Nicole explained that if we pick up a thought that does not sit well, we must learn to put it back and look for another. This is an important point that needs to be understood…choice… we have a choice! We can, and should, turn away from some of our thoughts, ignore them, or totally disregard them if necessary, as we would strange dreams and nightmares conjured up during our dark sleeping hours.
What I would like to add to both the train and the conveyor belt image is a megaphone shrieking: Step away, step back…alert!…danger!…noise blaring, lights flashing, some one save me kind of thing…that way I can’t miss the pitfalls identified with the reflection that wants my attention. It’s like in the movies when the music starts to build…slowly at first… then faster, faster, faster…as the character we love moves closer to the peril she/he has no idea is there! Remember the music climbing suddenly as the shark approached at mega speed in Jaws? Or…wait!…wait!…the knife slashing music as the attacker approached Janet Leigh in the shower scene in Hitchcock’s Psycho. How could she possibly not have heard the music warning her of the imminent danger? The water pressure in a motel back then would nary make a sound, she should have heard!
That is exactly what we need in life don’t you think?…music following us, protecting us, the gentle notes that climb the scales when we are about the fall in love, the ominous dark tones when a struggle is around the corner, the lulling sound of rain falling when it’s clearly time to take a nap…sigh…it would certainly make life a lot easier to navigate.
The fact is I want an escape hatch, a cloaking device that will protect me from my own thoughts, at least until I have gained the strength that will allow me to turn peacefully away. You would think that at this point in my life, when I have finally stumbled into my mature years, I would already have a firm grasp, or at the very least a steady reassuring hold, on those maddening perceptions that will most certainly lead me astray. But no, not I, there is naught but a shaking tenuous connection that does little to guide me.
As much as my personal train derails me at times…ha!…who am I kidding, the majority of time my thoughts and I careen over the edge clinging to each other screaming heartedly as we plunge into the abyss…but the truth is, I need each and every one of them, even the tired and worried portions, because they may just fit perfectly into a story yet to come. They are the fuel for my creativity, even if I am not yet ready to face them.
So it comes back to control. Independent thoughts are just that, independent, and unruly, therefore I need to investigate even further into other options of restraint.
One method I found rather interesting, due to the fact it makes me smile, and to be truthful it seems to work, at least as a distraction, even if for only a short duration. The premise is this… whenever a repetitive thought makes an appearance and hangs on with the tenacity of a bulldog, think of an elk walking into the room.
See?! You saw an elk walking into a room didn’t you? I love it! I thank Martha Beck from the Oprah magazine for this gem.

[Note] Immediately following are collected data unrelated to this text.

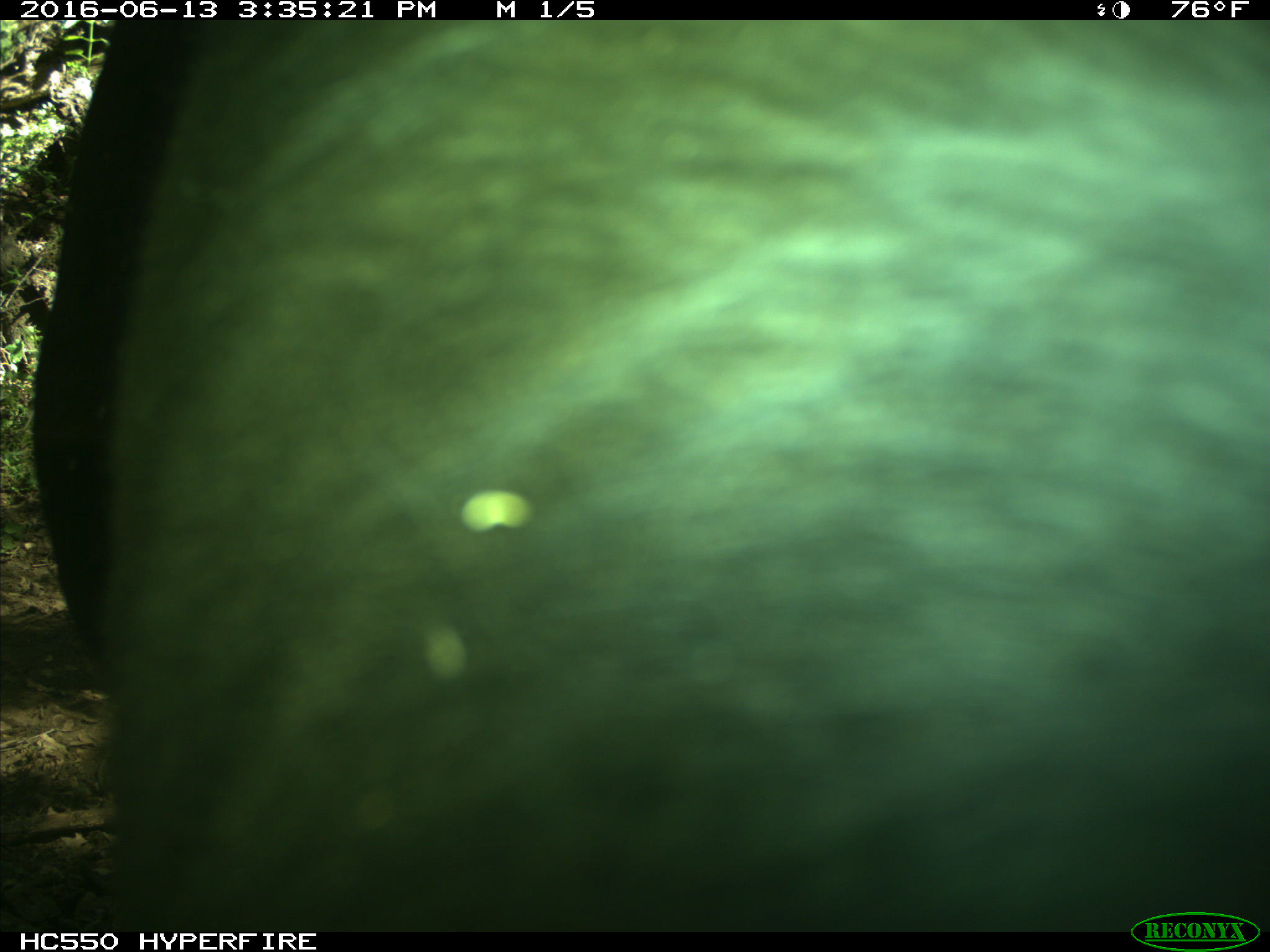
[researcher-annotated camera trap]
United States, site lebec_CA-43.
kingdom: Animalia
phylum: Chordata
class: Mammalia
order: Artiodactyla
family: Bovidae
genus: Bos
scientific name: Bos taurus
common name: domestic cow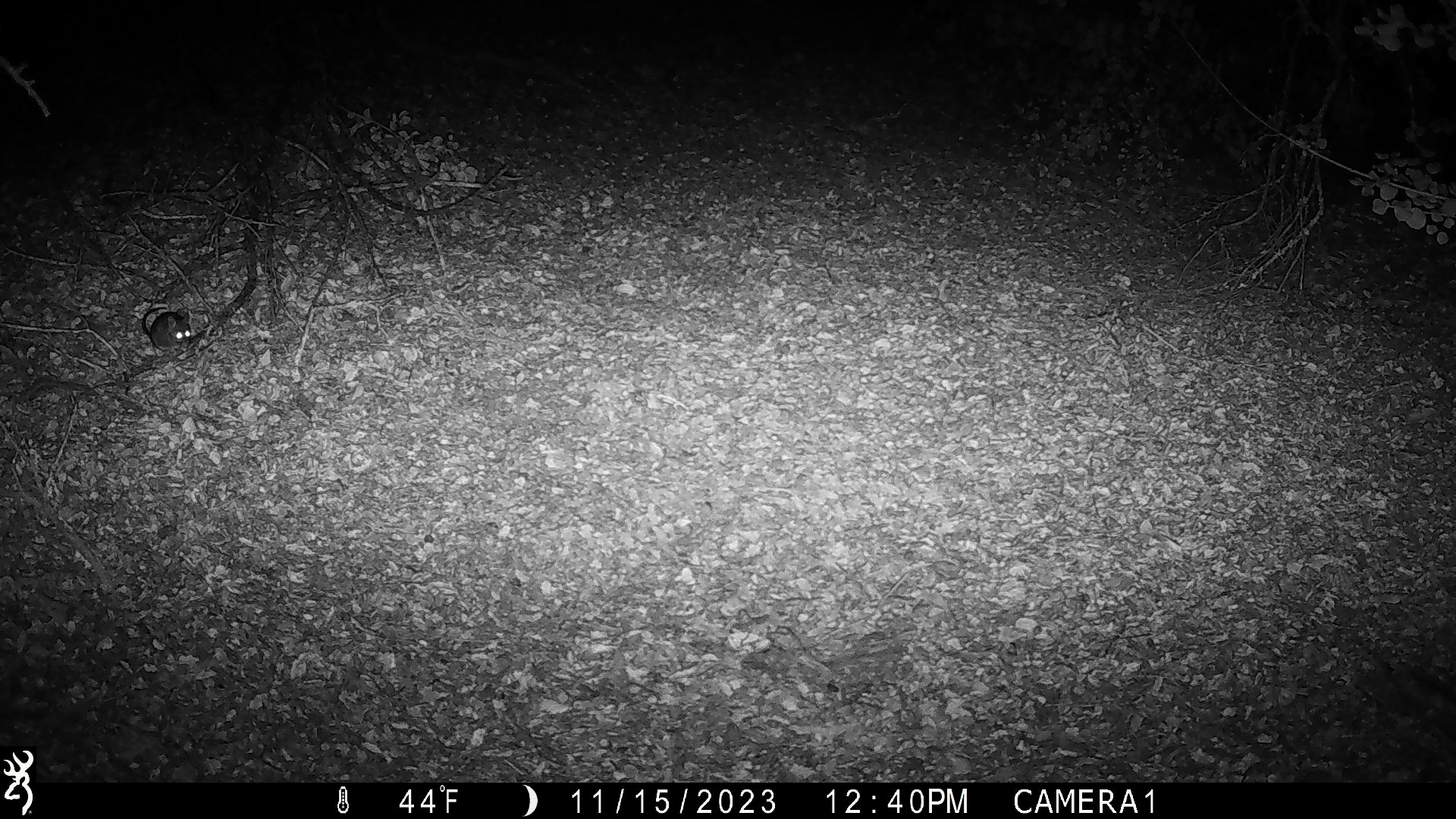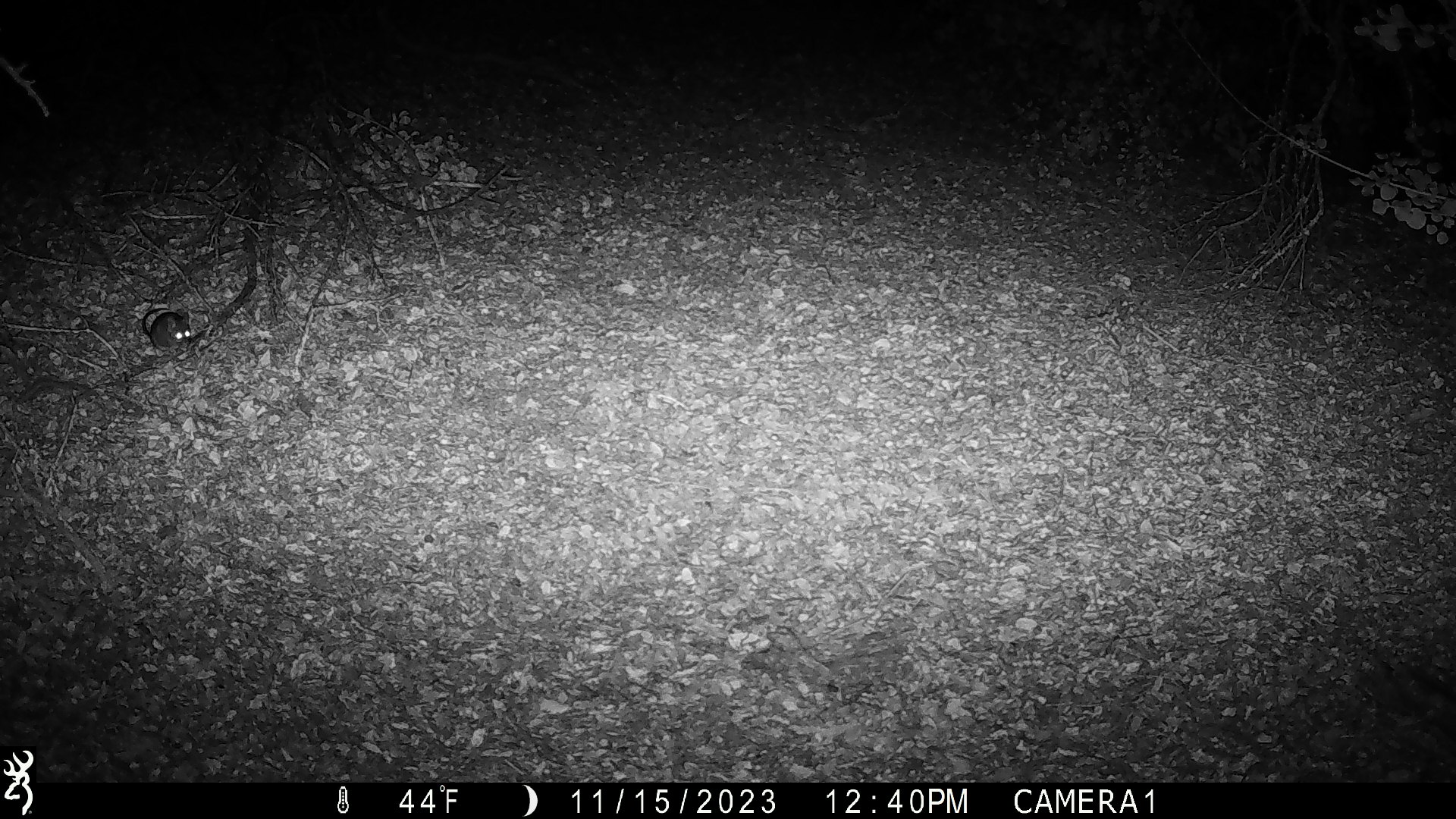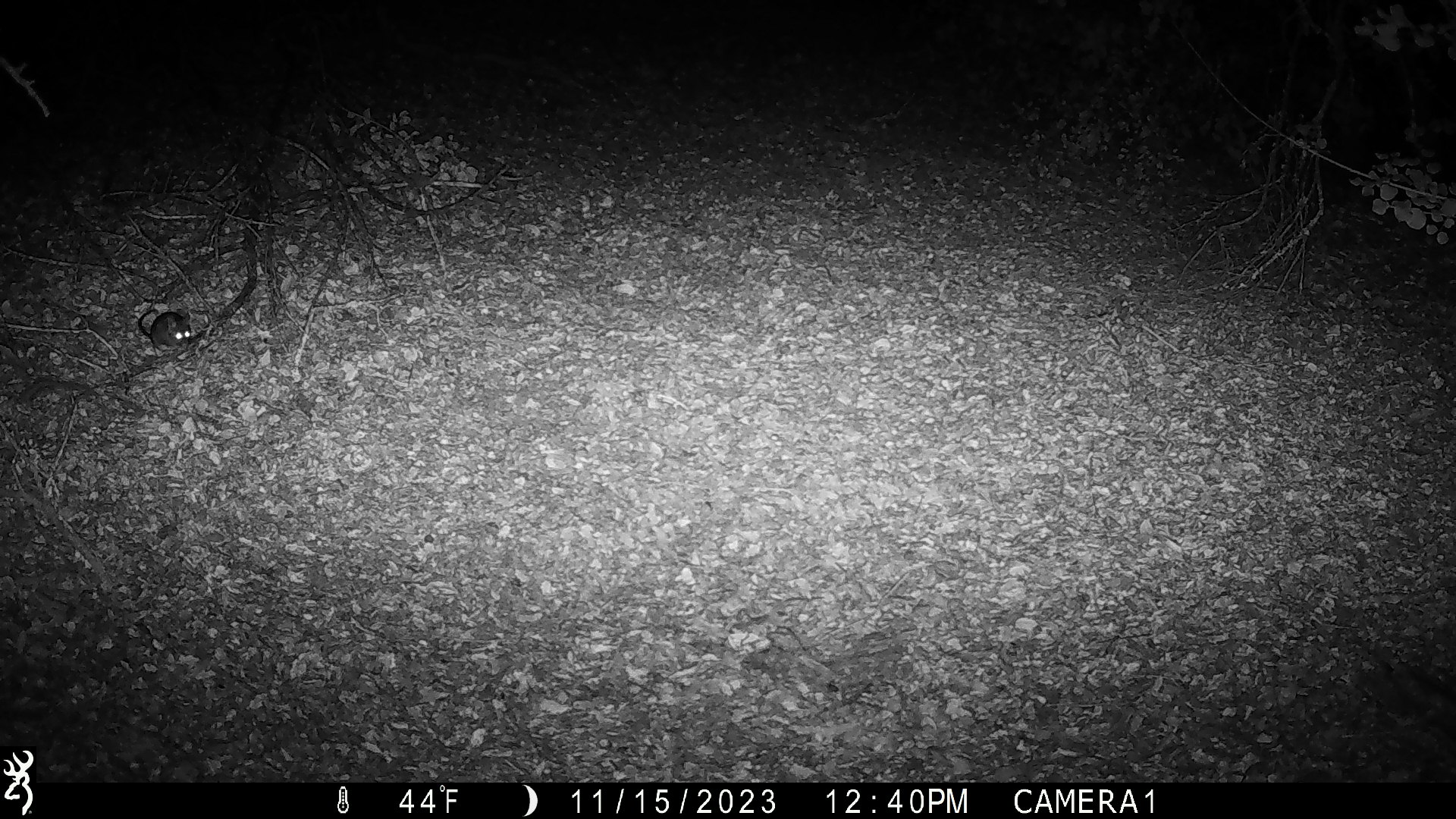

This technique works for me because, for one, I am easily distracted; I’m like a magpie lured in another direction by a shiny object that has been spied off in the distance. However in turn, shortly after the elk has made its appearance in the room, thereby squashing the nagging beliefs, I become hypnotized by yet another worry that has slipped in the back door, so I am pushed to introduce yet another elk, and another, and another. Just the other day I had about fifty elks socializing away whilst I was checking out the train zipping by the window. Like many things in my life, it’s a work in progress.
I will continue to practice, to fine tune each system that works for me, for I do hunger for moments of quiet in my mind, in my life; however if I cannot avoid the thought completely, I hope to develop the ability to see what truth lies beyond. There is, I believe, a thin curtain between what is good and what is bad, and I need to stop being afraid of what I may see when I look further.
I must learn to trust myself…and my thoughts.